From the Left: Romney is not a working-class hero
Published: Tuesday, October 23, 2012
Updated: Wednesday, February 13, 2013 16:02
Has President Barack Obama made progress? Absolutely, there is no disputing that. We cannot be intellectually honest with ourselves when we say that he has done nothing or that he is destroying America. These ideas that he is a closeted socialist intent on bankrupting the United States has no grounding – if 31 consecutive months of private sector job growth and a net addition of 5.5 million jobs, coupled with 18 tax cuts and a revitalized auto industry, is not indicative of him being an effective capitalist, then I do not know what is.
His progress is not limited strictly to economic matters, however: the first bill that he passed, the Lilly Ledbetter Fair Pay Act, cuts down on pay discrimination based on gender. He repealed the “Don’t Ask, Don’t Tell” policy, and his refusal to defend the constitutionality of the overtly bigoted Defense of Marriage Act has put the issue of same-sex marriage on the track to being reviewed by the Supreme Court – potentially as early as its next term.
No one could have walked into the Oval Office and turned the economy around overnight. No Democrat or Republican could have pulled us out of a great recession and brought us directly into a flourishing market. The ravaging of the working class lasted for decades, and it’s going to take time to get us back to the point wherein we can have total economic security again. President Obama has taken bold steps to fight the Recession. He has done much, but there is still plenty of work left to do.

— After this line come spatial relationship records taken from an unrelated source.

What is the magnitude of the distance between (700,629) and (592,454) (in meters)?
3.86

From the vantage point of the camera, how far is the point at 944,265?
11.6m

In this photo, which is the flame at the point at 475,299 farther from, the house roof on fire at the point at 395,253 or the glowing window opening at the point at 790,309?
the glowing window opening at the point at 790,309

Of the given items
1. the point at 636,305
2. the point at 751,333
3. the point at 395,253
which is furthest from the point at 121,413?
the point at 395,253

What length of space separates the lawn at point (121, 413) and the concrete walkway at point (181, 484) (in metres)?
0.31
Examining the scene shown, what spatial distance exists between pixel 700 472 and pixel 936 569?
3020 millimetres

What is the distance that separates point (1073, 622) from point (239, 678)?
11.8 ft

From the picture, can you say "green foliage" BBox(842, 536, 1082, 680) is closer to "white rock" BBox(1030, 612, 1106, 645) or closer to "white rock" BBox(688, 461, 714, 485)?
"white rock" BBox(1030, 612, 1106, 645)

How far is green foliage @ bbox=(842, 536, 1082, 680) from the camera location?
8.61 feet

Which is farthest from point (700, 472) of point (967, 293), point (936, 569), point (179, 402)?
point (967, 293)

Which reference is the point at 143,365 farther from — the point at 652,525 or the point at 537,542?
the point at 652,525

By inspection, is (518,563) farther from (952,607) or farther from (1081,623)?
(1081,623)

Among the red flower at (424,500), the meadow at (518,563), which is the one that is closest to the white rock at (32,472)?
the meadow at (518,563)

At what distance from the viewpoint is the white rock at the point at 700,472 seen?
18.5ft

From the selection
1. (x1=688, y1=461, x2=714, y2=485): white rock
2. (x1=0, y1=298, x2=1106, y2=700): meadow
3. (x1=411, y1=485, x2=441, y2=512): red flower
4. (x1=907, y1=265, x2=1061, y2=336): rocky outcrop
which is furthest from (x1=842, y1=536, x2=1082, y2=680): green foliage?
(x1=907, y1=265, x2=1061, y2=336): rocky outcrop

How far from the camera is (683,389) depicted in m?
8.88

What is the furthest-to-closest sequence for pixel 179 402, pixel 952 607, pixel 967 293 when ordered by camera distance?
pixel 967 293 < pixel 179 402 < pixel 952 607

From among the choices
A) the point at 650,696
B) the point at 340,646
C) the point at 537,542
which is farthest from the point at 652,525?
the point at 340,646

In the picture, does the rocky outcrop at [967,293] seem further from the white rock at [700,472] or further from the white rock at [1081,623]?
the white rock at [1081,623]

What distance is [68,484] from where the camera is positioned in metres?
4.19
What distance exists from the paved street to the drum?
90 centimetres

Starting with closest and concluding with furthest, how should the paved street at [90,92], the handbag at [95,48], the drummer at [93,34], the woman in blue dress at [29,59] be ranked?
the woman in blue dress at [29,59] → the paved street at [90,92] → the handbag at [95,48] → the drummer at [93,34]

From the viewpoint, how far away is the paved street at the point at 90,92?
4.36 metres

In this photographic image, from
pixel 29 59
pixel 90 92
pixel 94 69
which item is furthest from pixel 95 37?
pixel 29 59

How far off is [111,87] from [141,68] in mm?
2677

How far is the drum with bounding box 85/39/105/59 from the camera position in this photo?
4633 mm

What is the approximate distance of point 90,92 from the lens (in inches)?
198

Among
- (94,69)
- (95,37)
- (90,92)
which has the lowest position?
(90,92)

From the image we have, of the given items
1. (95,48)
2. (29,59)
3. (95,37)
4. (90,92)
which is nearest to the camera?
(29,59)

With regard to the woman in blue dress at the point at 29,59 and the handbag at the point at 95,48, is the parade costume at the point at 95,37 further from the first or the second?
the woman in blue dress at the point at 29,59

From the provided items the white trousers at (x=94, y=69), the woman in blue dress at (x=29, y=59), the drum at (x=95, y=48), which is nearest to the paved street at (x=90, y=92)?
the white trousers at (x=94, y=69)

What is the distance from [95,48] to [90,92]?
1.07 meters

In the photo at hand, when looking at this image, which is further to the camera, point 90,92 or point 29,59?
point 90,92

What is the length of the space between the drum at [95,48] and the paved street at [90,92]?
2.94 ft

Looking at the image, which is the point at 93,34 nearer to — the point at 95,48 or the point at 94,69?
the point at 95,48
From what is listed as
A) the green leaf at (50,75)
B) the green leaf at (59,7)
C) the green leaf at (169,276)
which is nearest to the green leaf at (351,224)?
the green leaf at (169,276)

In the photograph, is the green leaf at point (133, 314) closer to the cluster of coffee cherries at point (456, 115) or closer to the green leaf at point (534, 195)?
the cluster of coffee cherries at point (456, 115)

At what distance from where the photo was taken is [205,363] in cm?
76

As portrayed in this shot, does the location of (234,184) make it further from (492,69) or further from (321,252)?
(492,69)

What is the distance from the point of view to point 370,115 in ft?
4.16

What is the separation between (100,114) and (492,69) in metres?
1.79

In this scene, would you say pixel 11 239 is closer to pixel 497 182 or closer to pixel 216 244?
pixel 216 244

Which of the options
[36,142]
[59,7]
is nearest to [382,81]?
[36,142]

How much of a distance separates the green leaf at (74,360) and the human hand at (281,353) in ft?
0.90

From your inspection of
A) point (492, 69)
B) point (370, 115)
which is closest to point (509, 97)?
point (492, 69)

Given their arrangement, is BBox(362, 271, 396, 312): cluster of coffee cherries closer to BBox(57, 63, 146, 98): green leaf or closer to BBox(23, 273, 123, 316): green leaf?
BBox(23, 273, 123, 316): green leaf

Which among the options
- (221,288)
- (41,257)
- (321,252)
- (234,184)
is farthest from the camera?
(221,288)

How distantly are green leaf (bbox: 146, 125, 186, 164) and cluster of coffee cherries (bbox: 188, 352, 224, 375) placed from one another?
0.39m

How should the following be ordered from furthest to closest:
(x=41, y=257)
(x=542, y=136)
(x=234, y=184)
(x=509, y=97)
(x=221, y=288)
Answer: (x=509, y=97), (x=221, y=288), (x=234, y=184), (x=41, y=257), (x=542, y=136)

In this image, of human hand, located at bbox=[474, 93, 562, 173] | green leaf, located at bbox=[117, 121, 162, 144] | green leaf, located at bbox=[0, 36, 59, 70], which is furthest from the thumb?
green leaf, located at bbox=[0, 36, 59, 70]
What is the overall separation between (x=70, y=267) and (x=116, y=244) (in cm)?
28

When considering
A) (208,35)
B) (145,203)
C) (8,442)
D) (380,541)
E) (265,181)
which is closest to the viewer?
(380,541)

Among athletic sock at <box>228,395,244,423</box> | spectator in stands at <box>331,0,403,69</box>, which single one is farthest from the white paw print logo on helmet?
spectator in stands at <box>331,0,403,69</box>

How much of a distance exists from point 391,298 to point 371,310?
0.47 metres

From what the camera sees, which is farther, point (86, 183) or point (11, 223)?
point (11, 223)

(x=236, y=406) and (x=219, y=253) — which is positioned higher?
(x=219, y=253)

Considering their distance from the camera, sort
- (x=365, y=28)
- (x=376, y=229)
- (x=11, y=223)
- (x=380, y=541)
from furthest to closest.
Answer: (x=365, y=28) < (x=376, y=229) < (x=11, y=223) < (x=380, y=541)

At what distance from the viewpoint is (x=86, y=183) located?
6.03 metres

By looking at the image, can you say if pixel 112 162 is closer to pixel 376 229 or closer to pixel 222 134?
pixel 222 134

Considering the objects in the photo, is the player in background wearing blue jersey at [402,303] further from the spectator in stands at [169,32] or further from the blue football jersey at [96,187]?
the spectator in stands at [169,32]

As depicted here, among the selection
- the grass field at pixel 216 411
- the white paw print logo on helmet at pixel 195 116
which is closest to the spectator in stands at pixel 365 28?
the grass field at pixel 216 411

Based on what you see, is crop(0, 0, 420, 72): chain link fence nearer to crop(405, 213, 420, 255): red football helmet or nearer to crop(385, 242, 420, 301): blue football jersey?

We do not want a corporate aristocrat leading our nation – we want someone of integrity and spirit, someone that is able to identify with the working class and understand the struggles that it goes through, day in and day out. Can Romney identify with workers? Absolutely not. Obama can, being raised in a profoundly middle-class family and struggling to get from a fatherless household and into Harvard University. If President Obama is not a shining example of what a contemporary rags-to-riches story would be, then I do not know what would be. His history encompasses the rhetoric that is so often used in America – that working hard, persevering, and putting in diligent effort can lift one out of poverty and will be appropriately rewarded.
A man who inherited enormous wealth cannot understand what it is like to scrape together money to buy used textbooks. One with multi-million dollar off-shore bank accounts does not understand the struggle of putting food on one’s table and feeding one’s children, or having to choose to pay for either one’s rent or one’s medications. Mitt Romney is not someone who exemplifies the American Dream or the common man – he is an alien, someone that is separated from the working class by such a wide margin that he cannot understand the mere concept of the working class. He cannot empathize with the poor, the middle class, the marginalized and the impoverished when he was born with a silver spoon in his mouth. No matter how many photo-ops he may take part in or how many times he wears flannel and blue jeans, he will never fool working families into thinking that he is one of us.
Today, too many people are working too many hours at dead-end jobs, barely able to earn the subsistence wages necessary to keep their homes and families afloat. These are the people that we should be rewarding and focusing on. Why do we continue to glorify the ultra-rich and their shady business deals as being the “hard workers?” No, I dissent from this: the working families, the struggling poor, the middle class and everyone fighting to get into the middle class, those people are the backbone of our economy. They are the ones that get up every day and do the manual work that keeps our infrastructure running smoothly, to stay up late and grade their students’ papers, to staff our hospitals and keep us healthy, to go to work and keep the economic gears turning. The working class is the backbone of the United States, not the ultra-rich, and our value systems should be those that recognize and exalt the common, struggling Americans, not greed-driven bankers.
There are so many things that we need to do over the coming years. Not only do we need to resist cuts to Social Security, but we also need to demand that the ultra-rich pay their fair share and contribute to this nation. We need to also oppose cuts in Medicare and Medicaid, but we must join the rest of the industrialized world in guaranteeing health care as a fundamental human right through a single-payer Medicare-for-All system. We must end unfettered free trade agreements that ship our jobs oversees, end all of our wars abroad, and end discrimination against all peoples across different sexual and gender spectrums by instituting national gender-neutral marriage. We must develop a new perspective that glorifies the working class, not the exploitative class.
We do not want a soulless opportunist sitting in the Oval Office. We want someone who understands the middle class by actually having experienced it.
We must stand together against this attack on the working class. Do not vote in accordance with your parents or the never-ending television ads: vote with your conscience. Which candidate will work to end bigotry and promote tolerance? Reduce dirty energy production and encourage sustainable green power? Strive for a responsible end to the war in Afghanistan, just like in Iraq? Push for greater access to healthcare? Tell Wall Street to play by the same rules as Main Street?
We are not going to finally step into modernity and heal our nation until we do these things, and we are not going to be able to do any of them if we have Romney sitting in the Oval Office.
Dan Fournier is a pre-medical undergraduate majoring in evolutionary biology. He considers himself to be a left-wing progressive and liberty-minded individual.